**PAGE EXCERPT:**
━━━━━━━━━━━━━━━━━━━━━━━━━━━━━━

Monday, May 24, 2010

Pomegranate Soup by Marsha Mehran.✔✔✔✔

What a feast for the senses this one was! It's been on my list for several years, so it was a treat to find and read it!
Three sisters have fled Iran to England, and from there to a small town in Ireland where they open the Babylon Cafe, from which the heady scents of cinnamon, cardamon and rosewater shock the residents of Ballinacroagh, most especially Thomas MacGuire, the town's self-appointed big whig, who owns the pub next door, and whose son ( or is he?) falls in love with Layla, the youngest of the sisters.

The book is loaded with wonderfully eccentric characters, from the parish priest who longed to be an actor, to the leprachaun-loving store owner down the street. Thomas' wife, Cecilia, only appears occasionally, but I enjoyed picturing her in Thursday's getup: "a black sequined sweater paired with tight stretch pants that highlighted the grapefruit texture of her cellulite-ridden thighs".

The story of the sisters' flight from Iran is woven into the fabric of the novel with ease and discretion. The impact of their background is definitely felt throughout, as well as the discrimination against them by some citizens of Ballinacroagh, but, as in all fairy tales, Good prevails and the villains, like poor old Thomas, are punished.

The charm and subtlety of this novel reminded me a lot of Alexander McCall Smith's Ladies' Detective Agency novels, where there is lightness, but also food for thought ( and the senses!).

━━━━━━━━━━━━━━━━━━━━━━━━━━━━━━

Source records:
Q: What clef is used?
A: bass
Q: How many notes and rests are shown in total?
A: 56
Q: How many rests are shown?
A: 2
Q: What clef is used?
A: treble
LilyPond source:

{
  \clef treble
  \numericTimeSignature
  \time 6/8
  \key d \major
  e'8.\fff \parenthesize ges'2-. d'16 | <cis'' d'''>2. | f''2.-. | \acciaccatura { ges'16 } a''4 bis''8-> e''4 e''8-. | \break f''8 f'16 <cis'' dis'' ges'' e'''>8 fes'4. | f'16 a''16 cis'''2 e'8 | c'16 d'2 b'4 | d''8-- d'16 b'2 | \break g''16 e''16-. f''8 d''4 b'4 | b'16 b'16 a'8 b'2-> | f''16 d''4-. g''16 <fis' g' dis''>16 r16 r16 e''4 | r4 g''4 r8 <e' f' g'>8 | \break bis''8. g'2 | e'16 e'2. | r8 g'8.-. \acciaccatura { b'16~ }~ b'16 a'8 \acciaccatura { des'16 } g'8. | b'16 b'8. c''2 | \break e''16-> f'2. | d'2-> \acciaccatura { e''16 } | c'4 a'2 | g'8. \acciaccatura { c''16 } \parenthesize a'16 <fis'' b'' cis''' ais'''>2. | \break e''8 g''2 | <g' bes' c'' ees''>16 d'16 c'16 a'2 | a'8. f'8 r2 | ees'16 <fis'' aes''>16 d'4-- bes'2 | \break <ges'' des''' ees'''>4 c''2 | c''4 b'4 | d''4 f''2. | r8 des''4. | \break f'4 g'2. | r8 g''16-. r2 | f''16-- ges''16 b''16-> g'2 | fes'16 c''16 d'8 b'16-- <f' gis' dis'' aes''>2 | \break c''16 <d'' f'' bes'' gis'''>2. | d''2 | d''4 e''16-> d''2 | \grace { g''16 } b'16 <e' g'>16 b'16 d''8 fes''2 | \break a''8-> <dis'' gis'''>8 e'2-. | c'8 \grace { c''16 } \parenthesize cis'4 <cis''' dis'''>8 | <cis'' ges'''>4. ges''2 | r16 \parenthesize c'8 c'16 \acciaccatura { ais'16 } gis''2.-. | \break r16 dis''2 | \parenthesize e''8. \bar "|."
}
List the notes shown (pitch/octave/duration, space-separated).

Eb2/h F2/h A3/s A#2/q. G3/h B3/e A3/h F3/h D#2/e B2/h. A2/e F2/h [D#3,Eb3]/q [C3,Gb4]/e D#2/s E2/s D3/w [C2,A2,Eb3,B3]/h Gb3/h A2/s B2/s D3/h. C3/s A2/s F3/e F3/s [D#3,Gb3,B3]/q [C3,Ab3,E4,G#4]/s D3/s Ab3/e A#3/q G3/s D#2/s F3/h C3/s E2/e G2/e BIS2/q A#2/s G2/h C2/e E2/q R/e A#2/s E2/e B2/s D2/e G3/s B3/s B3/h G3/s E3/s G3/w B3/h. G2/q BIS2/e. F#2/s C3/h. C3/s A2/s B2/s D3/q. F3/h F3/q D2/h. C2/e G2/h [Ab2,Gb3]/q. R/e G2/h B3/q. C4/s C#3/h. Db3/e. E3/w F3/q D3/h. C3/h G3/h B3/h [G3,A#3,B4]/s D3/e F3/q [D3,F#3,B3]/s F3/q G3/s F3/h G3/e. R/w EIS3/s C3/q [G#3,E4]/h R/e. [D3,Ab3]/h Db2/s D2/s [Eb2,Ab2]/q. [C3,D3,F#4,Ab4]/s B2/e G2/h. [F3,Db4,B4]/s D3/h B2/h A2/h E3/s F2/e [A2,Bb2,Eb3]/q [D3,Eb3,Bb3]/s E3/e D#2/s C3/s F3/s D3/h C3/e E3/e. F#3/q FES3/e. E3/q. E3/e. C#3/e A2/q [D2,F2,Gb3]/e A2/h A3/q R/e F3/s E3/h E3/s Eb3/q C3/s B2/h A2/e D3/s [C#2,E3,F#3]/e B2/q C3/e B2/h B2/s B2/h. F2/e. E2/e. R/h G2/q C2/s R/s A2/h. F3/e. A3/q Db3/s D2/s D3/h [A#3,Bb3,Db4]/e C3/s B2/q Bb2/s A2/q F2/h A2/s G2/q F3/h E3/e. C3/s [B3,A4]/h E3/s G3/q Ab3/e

━━━━━━━━━━━━━━━━━━━━━━━━━━━━━━

**BRIEF:** Could you give the part of the book review that opens with the words containing "The charm and" and closes with "and the senses!)." again, swapping "charm" for "warmth"?

**RESULT FOR THIS TASK:**
The warmth and subtlety of this novel reminded me a lot of Alexander McCall Smith's Ladies' Detective Agency novels, where there is lightness, but also food for thought ( and the senses!).